Yesware provides salespeople with data-driven insights to help them understand whether their outreach efforts are working or not. We accomplish this by logging events such as email opens / clicks from our application (which integrates with a sales person’s e-mail application), and associating these events with the activity of the sales person in the form of a report. For example, by using Yesware a sales team can track the open and reply rates on emails sent using different templates. They can then prioritize the use of templates that have a higher success rate and share best practices with the rest of the team. We track a high volume of email data and event data – over 20 million email activities per month and approximately 200 million events associated with those emails. We also integrate with Salesforce and incorporate its rich dataset into our reports. Apache Spark and Databricks give us the development and production environments for connecting all this data together to build new features.
In this post, I will walk through how we at Yesware used Databricks to take an important new feature in our Premier Tier from idea to production – The Activity versus Engagement Report. We were able to build this new feature report more quickly than previous reports and at a reduced cost using Spark and Databricks. Moreover, we are confident that Spark on Databricks will provide us with the platform to run more complex jobs and process more data as we scale up.
Our data pipeline is fairly simple. Databases are archived into S3; Databricks runs Spark jobs to process those files and produce Resilient Distributed Datasets (RDDs) as output data. These RDDs are then written to timestamped tables in a PostgreSQL table. An API layer sits atop this database and provides clients access to the underlying data by running SQL queries to aggregate the data.
Many of our reports support arbitrary date selection, so we typically store data in “day” buckets, which means most of these tables have a key that includes user id and day. Each job writes to a new table name. When the job is done writing the data and building indexes, it updates a metadata table to indicate that the most recent version of a data source is ready for querying. It also includes some other attributes, such as the time range represented in the data and when the job was run to indicate how current the data is. This allows us to quickly roll back to a previous version of the data if new data turns out to be incorrect. The rendering of this data in a report is done in a separate application that consumes the service.
Building the Activity vs. Engagement Report with Databricks
We wanted to give salespeople an easy way to see which accounts they should focus their efforts on. Our idea is to show a correlation of sales activity and prospect engagement in a report called “Activity versus Engagement”. Activity would represent things such as emails sent and engagement would be action taken in response to those emails such as clicking on links, replying, and data from Salesforce (see a mock-up of the idea from our designer below).
Activity vs. Engagement report concept mock-up
We began prototyping using Databricks notebooks in conjunction with our custom-built Spark library (the Yesware JAR – where our production code lives). The library includes production-tested methods to build RDD’s out of our data in S3, and the code to build derived datasets that do things like aggregate event data at the email level.
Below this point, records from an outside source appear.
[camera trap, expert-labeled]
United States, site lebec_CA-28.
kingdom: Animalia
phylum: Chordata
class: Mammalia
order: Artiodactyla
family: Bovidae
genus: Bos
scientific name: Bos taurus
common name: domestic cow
During the prototyping phase, Databricks provided a one-stop shop to build prototype code and the tools to visualize the results in a way that we could start to see what it would look like in the application. We built intermediate Spark RDDs and cached them to make re-computations faster. A typical development cycle might look like:
- Use Databricks to start a cluster with the Yesware JAR loaded into it.
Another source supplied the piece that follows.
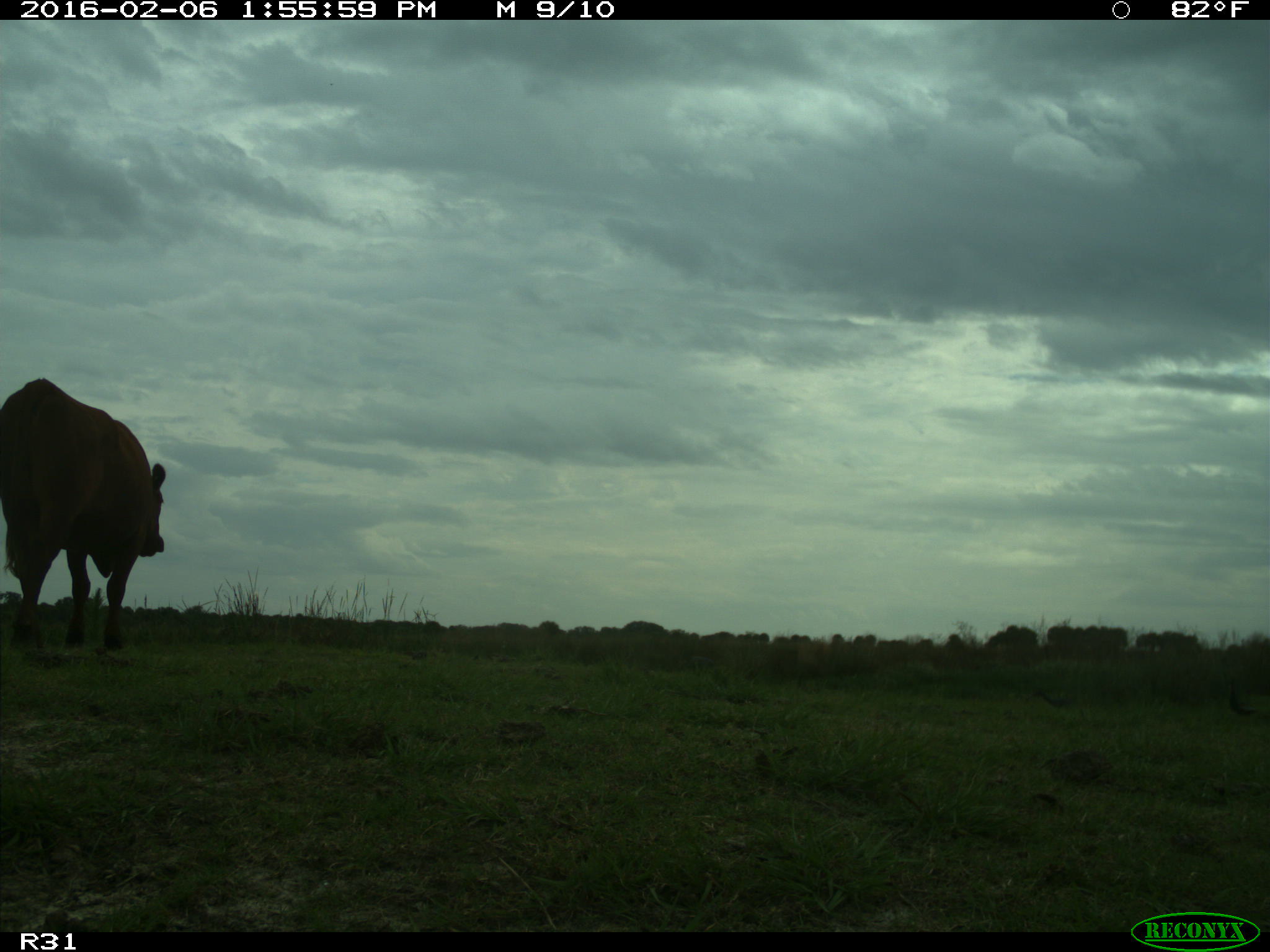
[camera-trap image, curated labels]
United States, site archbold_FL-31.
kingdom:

- Run the first N cells of a notebook, some of them caching intermediate RDDs
- Tweak values in a cell
- Run that cell and any following cell again
- Repeat until data visualizations and table data showed the results we were looking for.
Through this process, we were also able to decide what insights from the initial idea we could keep and what we needed to continue to refine. It was an incredibly useful method for one or two developers to move quickly before an entire team jumped in to build out the production-ready feature.
The early prototypes of this concept were centered around binning data by prospect. We took one of our aggregated datasets (an email with summary statistics) and flattened that out into a record per email address. We then aggregated that data based on email address to compute an activity and engagement score. Databricks notebooks allowed us to incrementally build up the data we ultimately want in the Activity versus Engagement Report in its visual environment:
Prototype of the report in Databricks notebook
After we had a working prototype in the form of a Databricks notebook, the next step was to properly test the prototype code. Our ultimate goal was to merge the tested code into the Yesware JAR, where the code becomes part of our production pipeline. This was done by the following process:
- Creating objects and classes in Scala to contain the logic in the prototype notebook cells.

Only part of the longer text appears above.